But the cycle of alleged harassment and domestic violence only continued. In 2009, Tarmahomed was cut off from the family business for allegedly failing to dump Basar. The couple then started their own business.

Things seemed to be going well for the couple - they had another child, Sarah, in 2013. They moved to Johannesburg, South Africa, a year later following a spate in attacks on civilians in Mozambique.

The business flourished in Johannessburg, but Tarmahomed allegedly took to drugs and began beating up Basar and the children. During an altercation in December 2015, her divorced her via triple talaq and even got the divorce documents from the Muslim Judicial Council. The documents, however, had no mention of the children's custody, owing to which the two ended up in court within a month to fight out a bitter, long-drawn battle.

The court granted Basar the custody of the children - with the father allowed visitation rights with permission to take them out within the city, provided the mother was kept in the loop at all times - while the proceedings were on. But Tarmahomed allegedly fled with all her documents, including her and the children's passports, the marriage certificate and her driver's licence. The police could retrieve only the passports. Besides, Tarmahomed failed to turn up for court hearings, which delayed the proceedings.

Fleeing the country
During his fifth court-allowed visit to the children on August 19 last year, he took them out, promising to return them the next day. After he failed to turn up, the South African Police Service (SAPS) issued an arrest warrant against him, and found that he had crossed over into Mozambique from the porous border of Lebombo in South Africa with two boys on August 20. There was no word on Sarah's whereabouts.

Just as her life came crashing down, Basar was taken away by the anti-human trafficking cell of the SAPS, suspecting that the kids were victims of child trafficking and that she had played a role in the smuggling. She was relentlessly questioned for a month by the authorities and released only after the Interpol's intervention, thanks to her father's persistent efforts to secure her release. She was sent back to her family last November, where she has been waiting for news of her children.

Ministry intervenes
The search has been futile so far.

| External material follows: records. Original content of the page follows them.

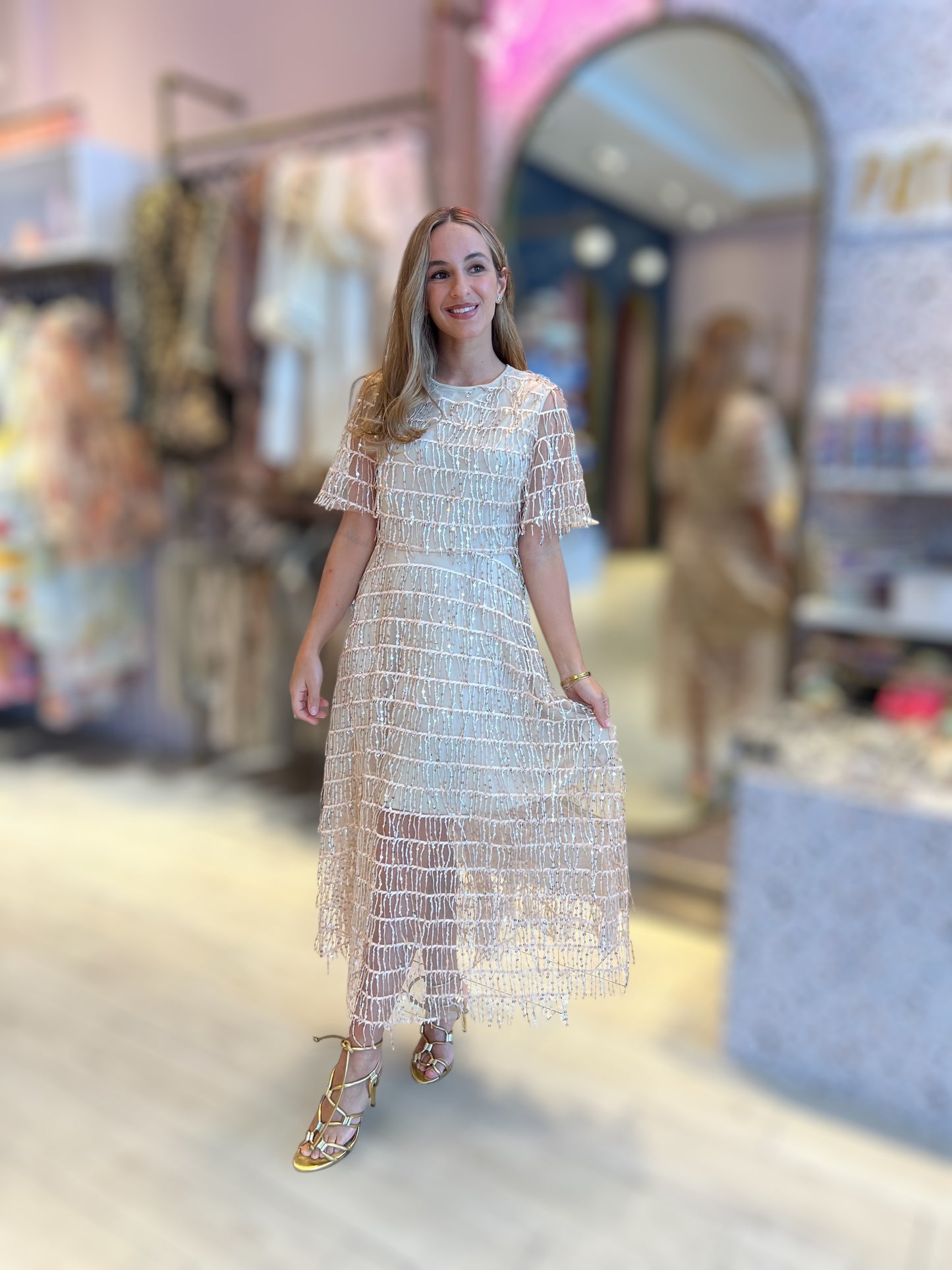 Nude sparkling dress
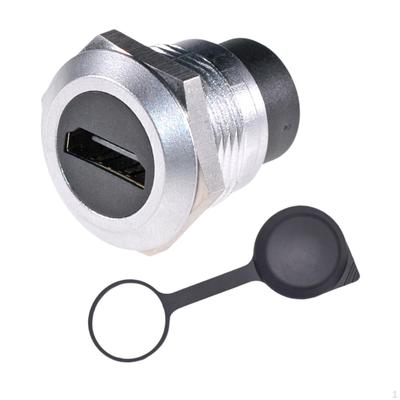 HDMI Panel Mount Coupler Shielded Portable Round Pass Through Connector Silver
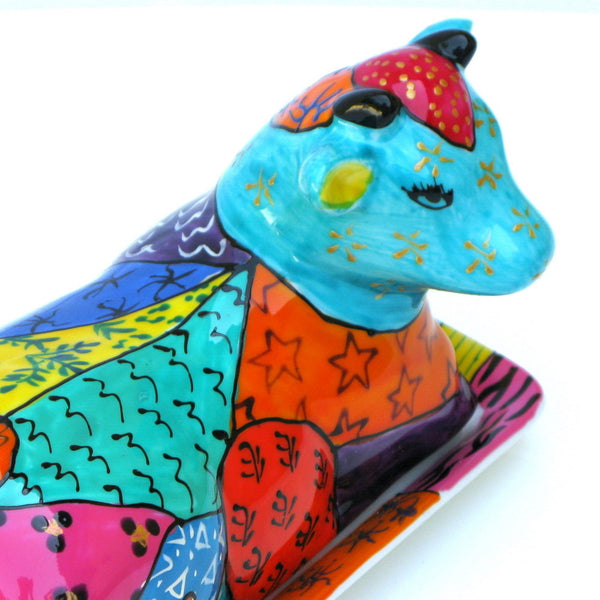 Cow Butter Dish - Hand Painted Porcelain, gift boxed - AFRICA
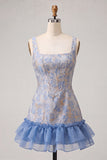 Blue Corset Ruffled Bodycon Floral Short Cocktail Dress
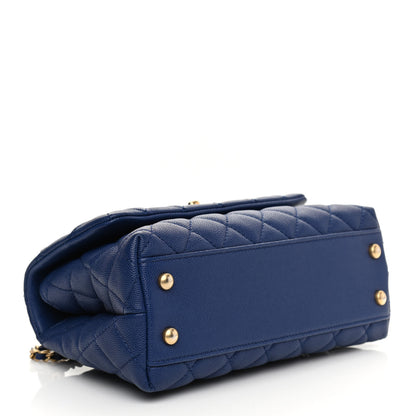 Chanel Caviar Elaphe Quilted Mini Coco Handle Flap Blue 3 of 9
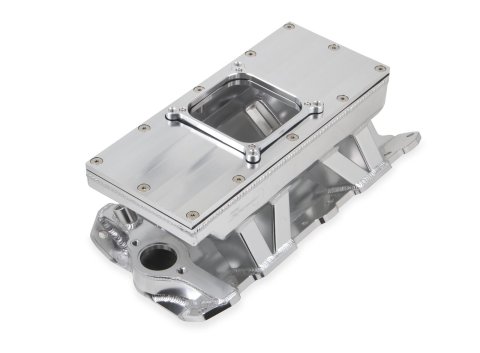 Holley Sniper Carbureted Fabricated Intake Manifolds 825131 Manifolds, Sniper, Carbureted, Single, 4500 Flange, 1,800-7,000 RPM, 8.503 in. Tall, Welded Aluminum, Silver, Chevy, 262-400ci, Each thumbnail 6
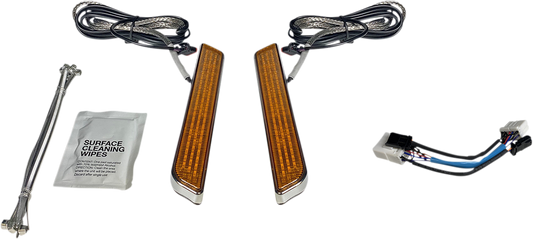 Custom Dynamics LED Front Fork Lightz Amber - Chrome CD-FORK-HD-AC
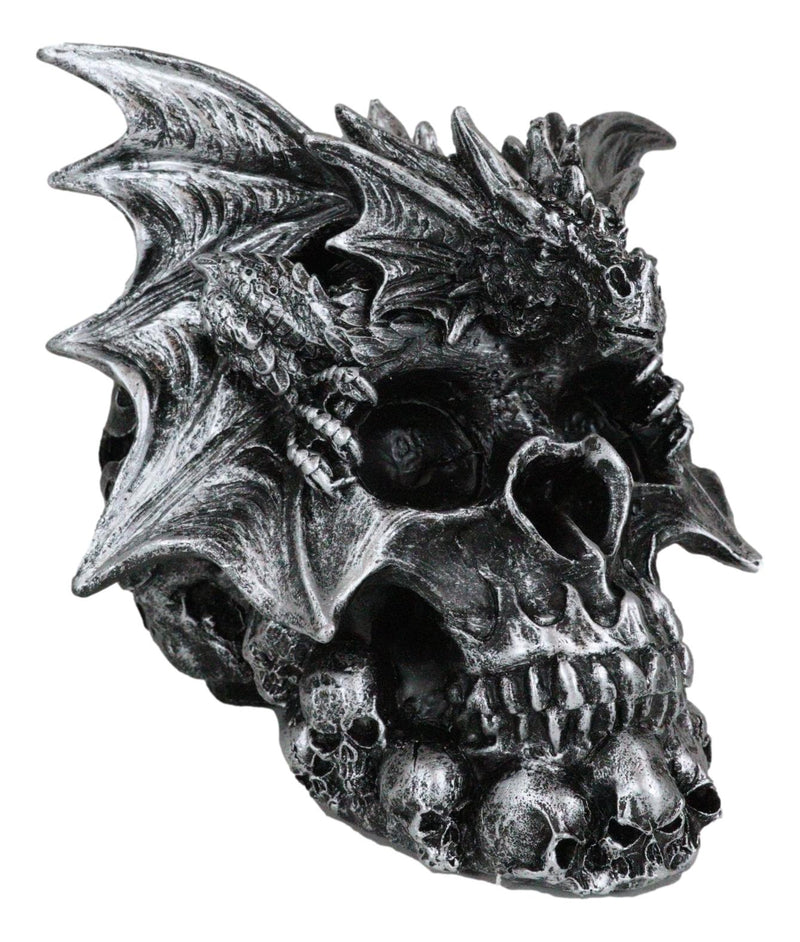 Large Dragon On Ossuary Morphing Skull with Celtic Tribal Patterns Figurine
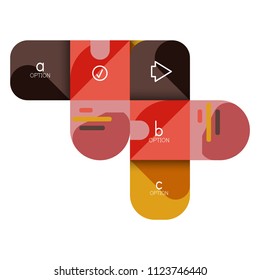 Infografik Option und Schritt für Schritt in abgerundeten Quadraten, Element des Diagramms, Diagramm, Diagramm mit Optionen, Teilen, Prozessen. Vektorgeschäftsvorlage für Präsentation oder Web-Info-Banner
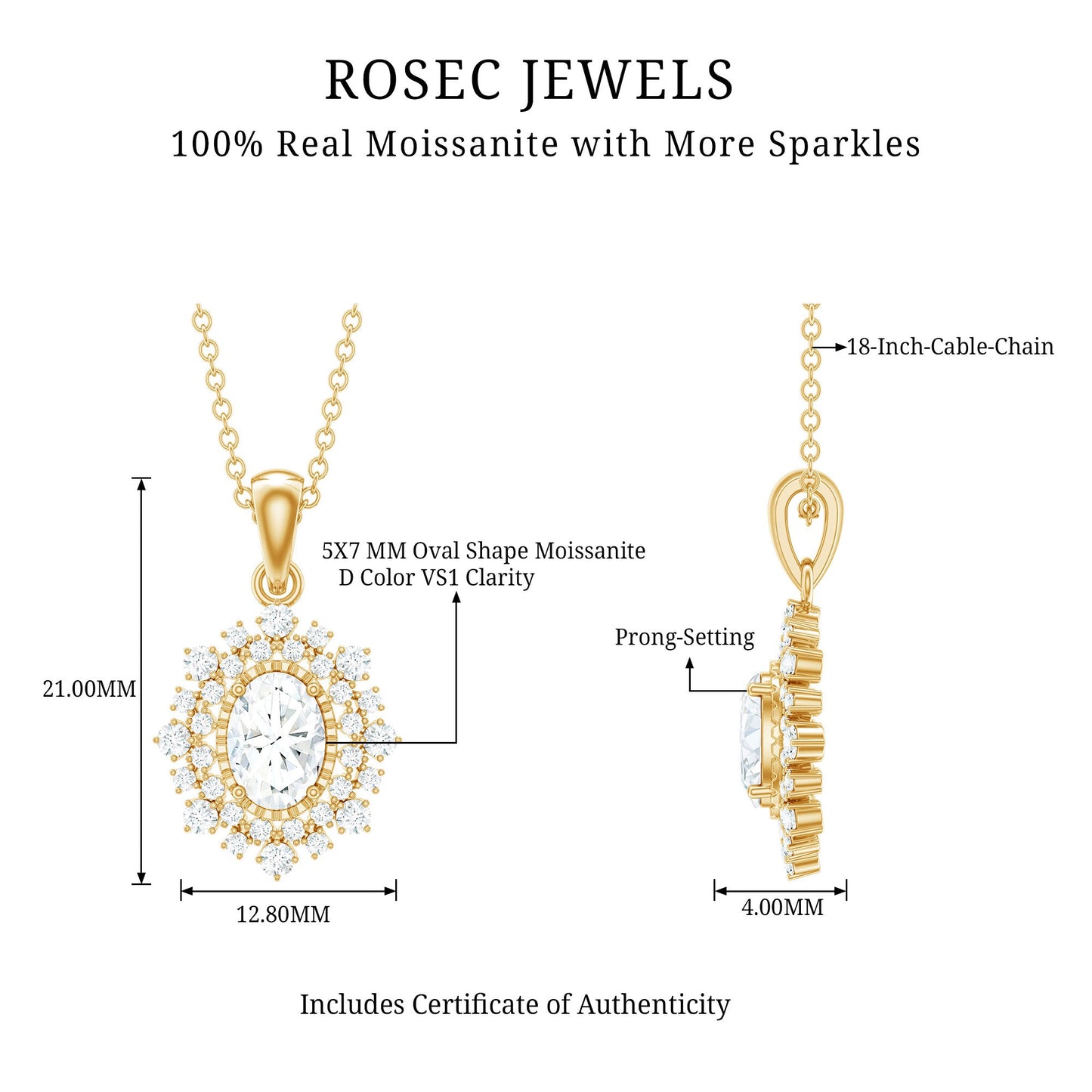 Vintage Style Oval Moissanite Bridal Necklace With Chain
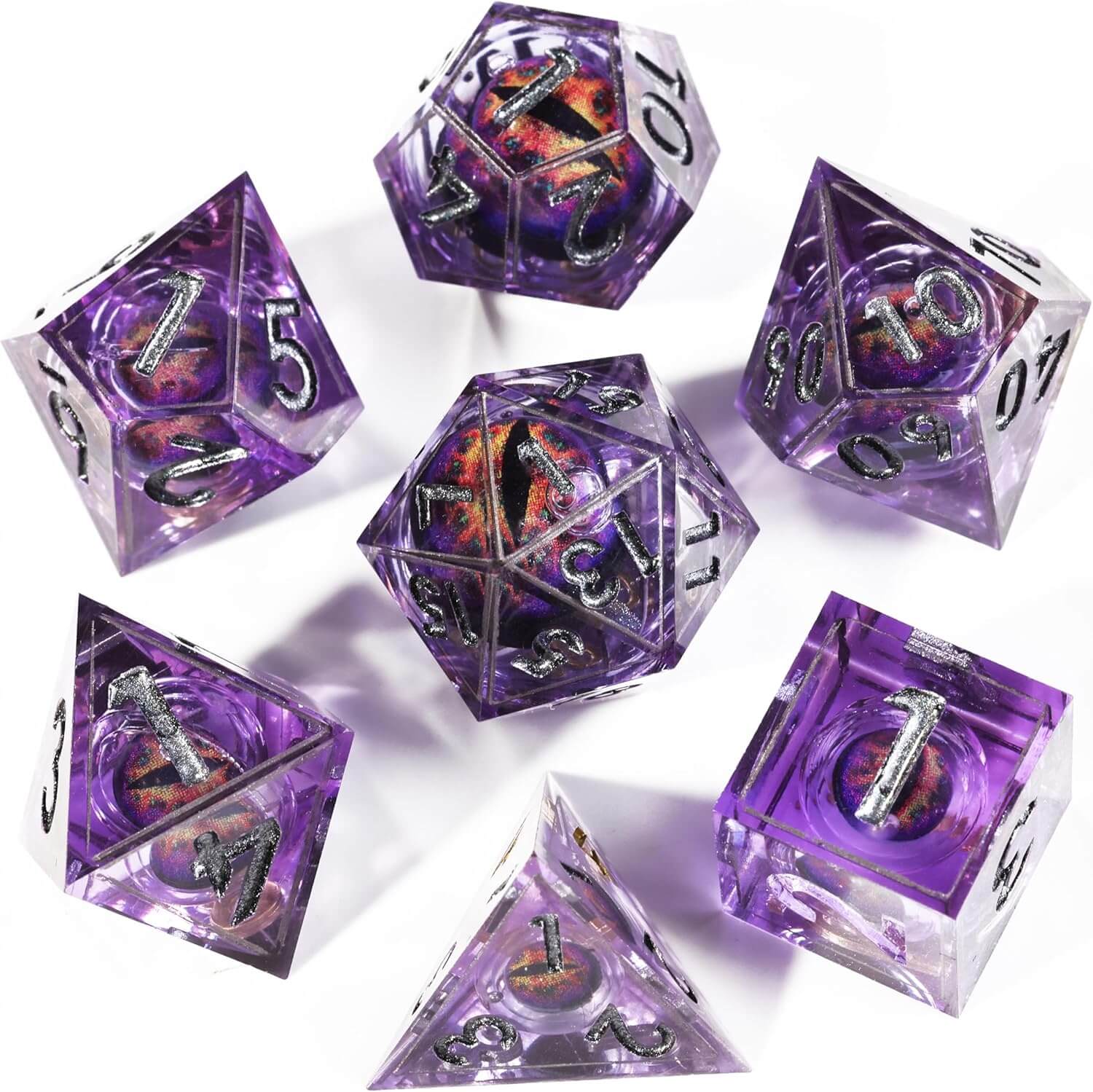 Purple Liquid Core Dragon Eye Resin Polyhedral 7-Piece D&D Dice Set - Dice of Dragons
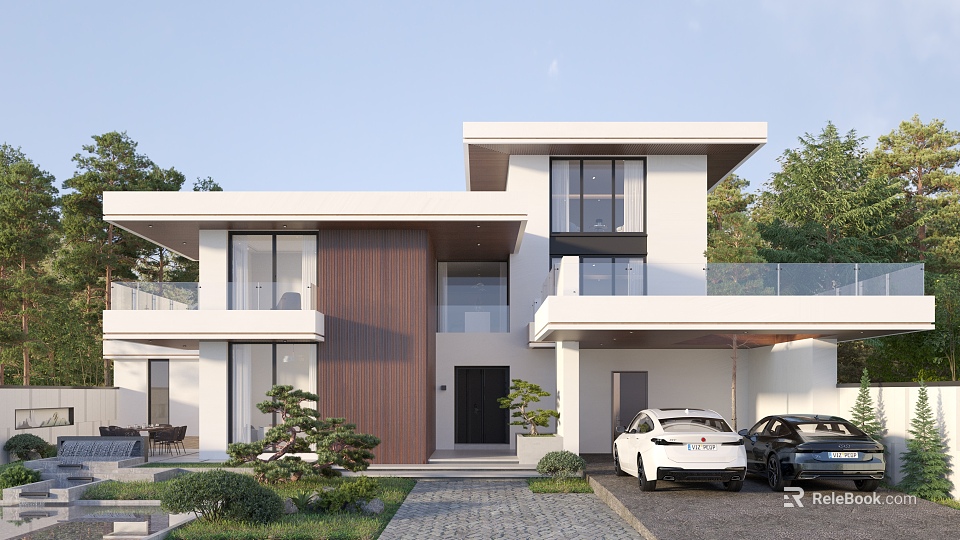 Modern Two Story Detached Villa Exterior With Large Windows Wooden Accents Landscaping And Parked Cars 3d model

After repeated requests to several authorities in Johannesburg, the department of international relations and cooperation, South Africa, turned down Basar's plea to track down her children, saying it doesn't have jurisdiction over Mozambique. She then approached the Union ministry of women and child development. The ministry sent her an email yesterday that it was taking up her case. This email is all that Basar is clutching onto, in hopes of being reunited with her children.